Many of these children will be British citizens, either automatically by birth or through registration. However, as previously outlined by CCLC, many parents simply do not know whether or not their child is a British citizen or can apply to register as one, in large part due to the complexity of UK nationality law.
The consequences of children missing the deadline
And while the Government is focusing on the high numbers of applications to the settlement scheme overall, there is a real risk that it is not recognising the particular gap when it comes to children’s applications, says the report. If children do not get status, on 1 July next year they will become undocumented, living in the UK unlawfully and subject to hostile environment policies which restrict access to homes, healthcare, education, work, benefits, bank accounts and driving licences. They would be liable to be removed from the UK, even if this is where they grew up.
Children left out? makes a number of key recommendations for the Home Office, local authorities and wider government.
- Scrapping the prohibitively expensive £1012 citizenship fee currently charged to children, which prevents many children from accessing their rights.
- Many children and young people in the care system who need to apply have yet to even be identified. The government must work with local authorities and civil society to make and resource a comprehensive plan to find and support every single child and young person as a matter of urgency.

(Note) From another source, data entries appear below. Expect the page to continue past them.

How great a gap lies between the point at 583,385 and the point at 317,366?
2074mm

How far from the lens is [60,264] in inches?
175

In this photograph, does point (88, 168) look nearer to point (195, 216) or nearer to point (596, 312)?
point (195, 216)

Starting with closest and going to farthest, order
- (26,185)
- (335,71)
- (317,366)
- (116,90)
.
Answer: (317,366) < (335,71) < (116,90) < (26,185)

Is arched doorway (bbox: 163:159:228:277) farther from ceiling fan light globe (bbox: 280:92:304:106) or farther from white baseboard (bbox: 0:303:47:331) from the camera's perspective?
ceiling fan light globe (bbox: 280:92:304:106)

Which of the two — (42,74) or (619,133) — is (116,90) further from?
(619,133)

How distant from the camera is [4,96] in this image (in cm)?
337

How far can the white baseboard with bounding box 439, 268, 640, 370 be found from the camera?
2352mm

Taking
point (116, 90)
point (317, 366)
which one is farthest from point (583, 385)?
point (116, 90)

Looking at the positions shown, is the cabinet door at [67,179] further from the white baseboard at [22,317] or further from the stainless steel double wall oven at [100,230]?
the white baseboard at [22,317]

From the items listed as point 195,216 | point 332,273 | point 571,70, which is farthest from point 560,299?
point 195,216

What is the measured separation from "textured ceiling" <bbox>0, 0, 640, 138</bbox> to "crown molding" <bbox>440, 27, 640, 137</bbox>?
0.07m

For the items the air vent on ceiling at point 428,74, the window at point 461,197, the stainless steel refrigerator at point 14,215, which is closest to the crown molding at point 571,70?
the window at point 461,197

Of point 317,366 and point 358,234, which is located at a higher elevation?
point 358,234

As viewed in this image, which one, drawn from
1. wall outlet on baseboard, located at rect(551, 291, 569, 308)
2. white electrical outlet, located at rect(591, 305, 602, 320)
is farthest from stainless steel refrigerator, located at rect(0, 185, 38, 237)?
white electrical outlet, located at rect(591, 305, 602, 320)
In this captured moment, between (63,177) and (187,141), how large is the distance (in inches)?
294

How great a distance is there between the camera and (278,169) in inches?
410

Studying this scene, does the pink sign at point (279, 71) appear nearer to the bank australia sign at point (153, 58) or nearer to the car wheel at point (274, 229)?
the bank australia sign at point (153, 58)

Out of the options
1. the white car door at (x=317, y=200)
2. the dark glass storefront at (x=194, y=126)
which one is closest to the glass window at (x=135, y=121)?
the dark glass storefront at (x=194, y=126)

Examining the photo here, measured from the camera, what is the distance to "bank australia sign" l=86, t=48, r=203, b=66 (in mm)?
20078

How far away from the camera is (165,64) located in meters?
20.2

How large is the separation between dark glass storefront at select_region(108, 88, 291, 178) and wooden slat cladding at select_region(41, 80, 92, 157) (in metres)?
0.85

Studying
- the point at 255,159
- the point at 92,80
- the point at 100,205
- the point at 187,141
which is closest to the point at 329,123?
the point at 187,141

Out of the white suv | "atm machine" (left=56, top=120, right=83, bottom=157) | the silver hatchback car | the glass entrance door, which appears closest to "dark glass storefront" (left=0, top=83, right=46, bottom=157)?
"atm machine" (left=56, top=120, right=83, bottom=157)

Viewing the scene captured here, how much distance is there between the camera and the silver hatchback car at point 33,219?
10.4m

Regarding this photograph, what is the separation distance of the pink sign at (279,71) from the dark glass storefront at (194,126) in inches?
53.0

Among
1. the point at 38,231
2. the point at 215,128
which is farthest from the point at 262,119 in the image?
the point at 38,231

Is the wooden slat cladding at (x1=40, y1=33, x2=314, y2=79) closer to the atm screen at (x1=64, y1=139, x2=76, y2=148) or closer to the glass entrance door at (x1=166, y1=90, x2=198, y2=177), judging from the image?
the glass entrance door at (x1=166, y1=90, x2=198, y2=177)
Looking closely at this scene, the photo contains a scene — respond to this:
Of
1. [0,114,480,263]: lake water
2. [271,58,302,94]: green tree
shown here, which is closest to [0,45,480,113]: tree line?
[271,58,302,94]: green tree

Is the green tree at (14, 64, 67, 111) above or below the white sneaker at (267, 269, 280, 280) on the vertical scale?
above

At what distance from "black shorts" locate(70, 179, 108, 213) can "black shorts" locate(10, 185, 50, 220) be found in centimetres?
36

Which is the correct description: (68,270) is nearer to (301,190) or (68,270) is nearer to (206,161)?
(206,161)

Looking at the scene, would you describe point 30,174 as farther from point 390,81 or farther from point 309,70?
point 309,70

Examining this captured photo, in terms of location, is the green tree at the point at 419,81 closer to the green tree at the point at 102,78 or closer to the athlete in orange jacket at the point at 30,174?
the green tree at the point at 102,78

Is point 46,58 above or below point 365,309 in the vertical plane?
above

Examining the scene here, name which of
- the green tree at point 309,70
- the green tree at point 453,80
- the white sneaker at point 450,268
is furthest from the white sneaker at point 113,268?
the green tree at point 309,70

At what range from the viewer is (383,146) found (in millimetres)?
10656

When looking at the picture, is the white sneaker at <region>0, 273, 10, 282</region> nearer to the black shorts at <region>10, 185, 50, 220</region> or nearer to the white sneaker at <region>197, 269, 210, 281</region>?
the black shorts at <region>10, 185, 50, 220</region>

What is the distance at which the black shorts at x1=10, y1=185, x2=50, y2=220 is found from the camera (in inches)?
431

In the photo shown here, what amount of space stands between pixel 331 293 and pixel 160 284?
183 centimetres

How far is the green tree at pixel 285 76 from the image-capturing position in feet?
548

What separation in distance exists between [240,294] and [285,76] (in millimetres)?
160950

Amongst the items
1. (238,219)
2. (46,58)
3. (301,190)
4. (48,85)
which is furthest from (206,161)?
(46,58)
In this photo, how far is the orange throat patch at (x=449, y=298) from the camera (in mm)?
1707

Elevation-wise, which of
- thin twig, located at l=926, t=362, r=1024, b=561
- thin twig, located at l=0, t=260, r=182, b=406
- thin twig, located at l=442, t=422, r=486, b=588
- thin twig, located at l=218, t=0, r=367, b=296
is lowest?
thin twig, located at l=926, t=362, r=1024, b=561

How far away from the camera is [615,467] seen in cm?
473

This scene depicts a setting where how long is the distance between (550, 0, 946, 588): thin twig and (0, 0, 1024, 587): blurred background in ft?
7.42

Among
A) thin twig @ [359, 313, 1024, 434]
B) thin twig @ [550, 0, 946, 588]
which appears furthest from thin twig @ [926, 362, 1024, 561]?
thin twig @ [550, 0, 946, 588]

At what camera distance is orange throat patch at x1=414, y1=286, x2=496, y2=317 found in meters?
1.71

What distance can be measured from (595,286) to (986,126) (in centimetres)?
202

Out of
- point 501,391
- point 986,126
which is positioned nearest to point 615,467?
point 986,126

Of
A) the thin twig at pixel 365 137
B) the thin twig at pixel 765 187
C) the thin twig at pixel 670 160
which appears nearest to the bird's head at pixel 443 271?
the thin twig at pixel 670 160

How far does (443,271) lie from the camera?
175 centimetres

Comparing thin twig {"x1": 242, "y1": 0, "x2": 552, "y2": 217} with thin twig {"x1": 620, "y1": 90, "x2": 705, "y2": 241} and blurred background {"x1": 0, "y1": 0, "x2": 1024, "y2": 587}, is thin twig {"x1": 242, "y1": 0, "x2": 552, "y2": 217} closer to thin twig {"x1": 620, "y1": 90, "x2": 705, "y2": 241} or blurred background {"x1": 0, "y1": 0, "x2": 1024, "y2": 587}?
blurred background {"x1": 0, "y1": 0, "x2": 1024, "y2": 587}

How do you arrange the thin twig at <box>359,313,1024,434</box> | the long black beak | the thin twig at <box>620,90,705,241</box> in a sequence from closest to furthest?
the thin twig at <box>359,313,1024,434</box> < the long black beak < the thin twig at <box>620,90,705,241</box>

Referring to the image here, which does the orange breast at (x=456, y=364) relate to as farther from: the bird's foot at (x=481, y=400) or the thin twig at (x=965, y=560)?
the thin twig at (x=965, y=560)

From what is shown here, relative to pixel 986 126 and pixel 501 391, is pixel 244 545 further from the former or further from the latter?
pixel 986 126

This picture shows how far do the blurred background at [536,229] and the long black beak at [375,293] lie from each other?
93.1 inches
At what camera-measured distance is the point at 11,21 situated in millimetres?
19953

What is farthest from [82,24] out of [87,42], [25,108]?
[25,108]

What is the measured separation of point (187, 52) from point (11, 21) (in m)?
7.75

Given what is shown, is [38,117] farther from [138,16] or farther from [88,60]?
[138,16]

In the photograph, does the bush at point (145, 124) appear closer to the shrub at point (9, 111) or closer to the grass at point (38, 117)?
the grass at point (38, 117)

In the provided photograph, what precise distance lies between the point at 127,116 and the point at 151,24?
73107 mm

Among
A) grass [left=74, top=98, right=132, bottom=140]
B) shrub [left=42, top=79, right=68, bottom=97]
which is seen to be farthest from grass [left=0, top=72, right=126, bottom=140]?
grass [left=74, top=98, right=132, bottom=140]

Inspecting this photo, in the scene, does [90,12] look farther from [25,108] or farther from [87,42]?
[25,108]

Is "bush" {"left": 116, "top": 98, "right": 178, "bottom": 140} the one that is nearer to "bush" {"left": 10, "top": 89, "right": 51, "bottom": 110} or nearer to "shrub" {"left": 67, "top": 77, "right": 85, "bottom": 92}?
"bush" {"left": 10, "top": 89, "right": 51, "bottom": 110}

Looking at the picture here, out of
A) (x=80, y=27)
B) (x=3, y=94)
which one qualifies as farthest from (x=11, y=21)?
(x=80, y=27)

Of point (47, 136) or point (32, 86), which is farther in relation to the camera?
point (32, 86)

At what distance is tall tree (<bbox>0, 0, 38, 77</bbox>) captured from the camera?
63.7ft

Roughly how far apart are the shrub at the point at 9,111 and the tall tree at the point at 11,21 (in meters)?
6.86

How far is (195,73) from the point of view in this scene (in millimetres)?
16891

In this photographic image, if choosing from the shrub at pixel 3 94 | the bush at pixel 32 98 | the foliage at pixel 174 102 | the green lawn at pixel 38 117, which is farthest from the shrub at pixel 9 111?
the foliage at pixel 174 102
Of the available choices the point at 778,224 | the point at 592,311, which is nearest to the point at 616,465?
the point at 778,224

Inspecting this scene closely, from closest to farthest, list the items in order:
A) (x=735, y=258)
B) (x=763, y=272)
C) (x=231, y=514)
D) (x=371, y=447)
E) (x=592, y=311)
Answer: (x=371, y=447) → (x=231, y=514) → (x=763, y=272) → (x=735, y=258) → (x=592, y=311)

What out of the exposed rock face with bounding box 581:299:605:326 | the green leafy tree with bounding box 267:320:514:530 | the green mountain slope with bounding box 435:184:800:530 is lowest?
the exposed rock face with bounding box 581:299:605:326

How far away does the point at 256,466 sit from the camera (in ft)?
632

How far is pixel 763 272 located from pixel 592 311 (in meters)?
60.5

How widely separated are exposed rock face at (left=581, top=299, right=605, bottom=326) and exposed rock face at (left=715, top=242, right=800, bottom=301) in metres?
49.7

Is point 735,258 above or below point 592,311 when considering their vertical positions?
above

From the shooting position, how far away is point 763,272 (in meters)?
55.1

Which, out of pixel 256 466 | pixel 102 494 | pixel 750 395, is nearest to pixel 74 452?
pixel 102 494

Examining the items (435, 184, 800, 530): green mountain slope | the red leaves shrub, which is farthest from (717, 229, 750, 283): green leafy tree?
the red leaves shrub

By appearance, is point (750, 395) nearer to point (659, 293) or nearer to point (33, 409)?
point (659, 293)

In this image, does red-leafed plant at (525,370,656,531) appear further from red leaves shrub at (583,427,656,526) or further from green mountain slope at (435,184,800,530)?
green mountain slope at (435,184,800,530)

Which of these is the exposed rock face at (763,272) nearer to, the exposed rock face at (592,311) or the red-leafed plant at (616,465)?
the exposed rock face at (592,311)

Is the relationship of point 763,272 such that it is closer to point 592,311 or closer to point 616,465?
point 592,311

- In fifteen months just over 400,000 children have applied to the EU settlement scheme, but a great many complex cases remain. The remaining children need more time: the deadline to the settlement scheme must be extended.
- If they do not apply in time, children and young people eligible under the EU settlement scheme must not be brought under existing long and expensive routes in the immigration system that are currently failing other children and young people, once the deadline has expired.
The report also makes recommendations for changes to the scheme that would help the children, young people and families who are currently struggling. This includes care leavers, children and young adults in custody, children and other family members from outside the EEA, and children in single-parent families.